By Guest Blogger Jamie Coombs

Have you ever gotten “the creeps” from one of your children’s coaches? Have you been on the fence about whether or not to say something about it or raise an alarm? Maybe you’ll be perceived as overly sensitive or the dreaded helicopter mom. I believe that women are blessed with a superpower called “intuition.” You should trust your intuition and hopefully this article will convince you to speak up, no matter how awkward.

When I was a young girl I had a basketball coach (we’ll refer to him as Coach X) that was popular amongst the kids and parents alike. He would return each season as a fun, energetic and involved coach. The odd thing was he never actually had a child in the league and most coaches were parents of at least one of the kids on the team. Why did he keep returning year after year?

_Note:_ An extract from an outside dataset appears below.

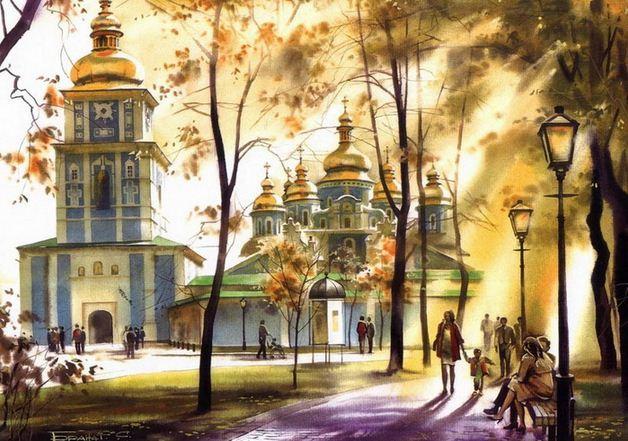 Сергей Брандт. Городской пейзаж акварелью. Михайловский собор. 50х75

What was his motive?

After gaining my parents trust, he offered to be my ride home after each practice (which made sense because he lived in our neighborhood.) Then he would stop by our house to take a friend and I to the local ice cream vendor. Slowly the outings led into, after ice cream, going down the street to an empty parking lot and us driving his Jeep. No adult ever let us drive before. We couldn’t believe it! He was so much fun!

Looking back as an adult and even writing about it now, everything seems so obvious; all the signs were there. Unbeknownst to me, I was already chosen for the “grooming” process. The “grooming” process I refer to is the term known for molesters gaining trust of their future victims. This “dance” went on for years, going out for ice cream, trips to the mall, driving his car, and of course being selected to be on his basketball team year after year.

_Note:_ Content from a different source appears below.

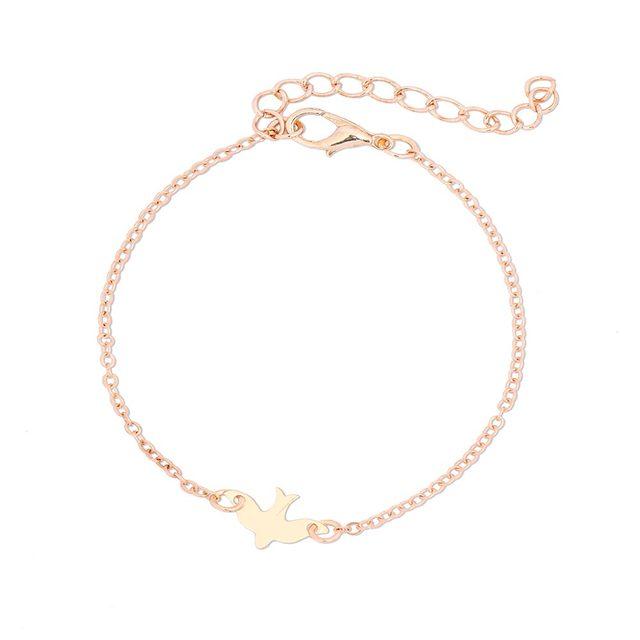 Tomtosh Tiny Peace Dove Bracelet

There is one girl in particular that stood out to me. Her and I were always chosen for Coach X’s team, her father was always out-of-town, and looking back on it, she was so amiss when she showed up for practice. She picked up on the signs that I had also been chosen for the “grooming“ process. She was always locking arms with me and I can vividly remember her cold hands and arms trembling a lot. When asked to run a drill from Coach X, she would always push me out front to do it first. I now realize, in a weird way, I think she wanted him to focus on me. She knew that if I was next, then he would move on and leave her alone.

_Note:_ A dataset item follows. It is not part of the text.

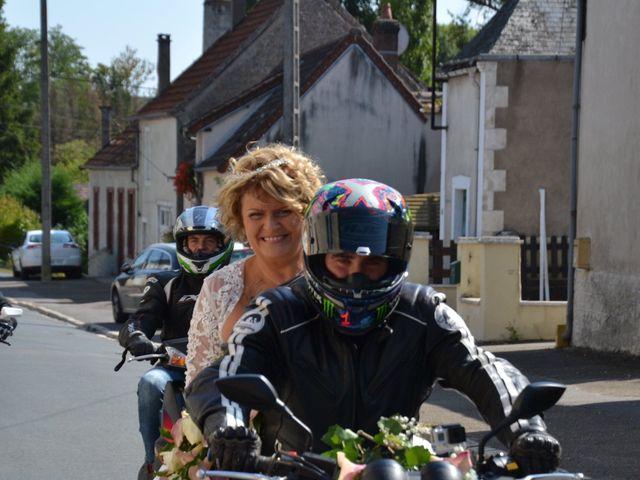 Le mariage de Stéphane  et Isabelle  à Bonny-sur-Loire, Loiret 17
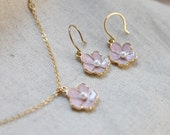 Dainty pink flower charm Necklace and Earrings SET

Years later it would come out that when her father was out of town and her full-time working mom needed help with the kids, mom would call on friendly Coach X to come and watch her girls. We learned that she wasn’t the awkward accident-prone girl we pegged her to be. She was simply fighting back. All the times she came to practice with a brace on her wrist or a twisted ankle. These were signs of her struggle, fighting against her molester.

She was the one that would unveil his secret, the reason he had chosen coaching girl league basketball for years. Her family moved after she finally told her parents what had been going on with Coach X. To this day I think about her and often wonder what kind of adult woman she has grown to be.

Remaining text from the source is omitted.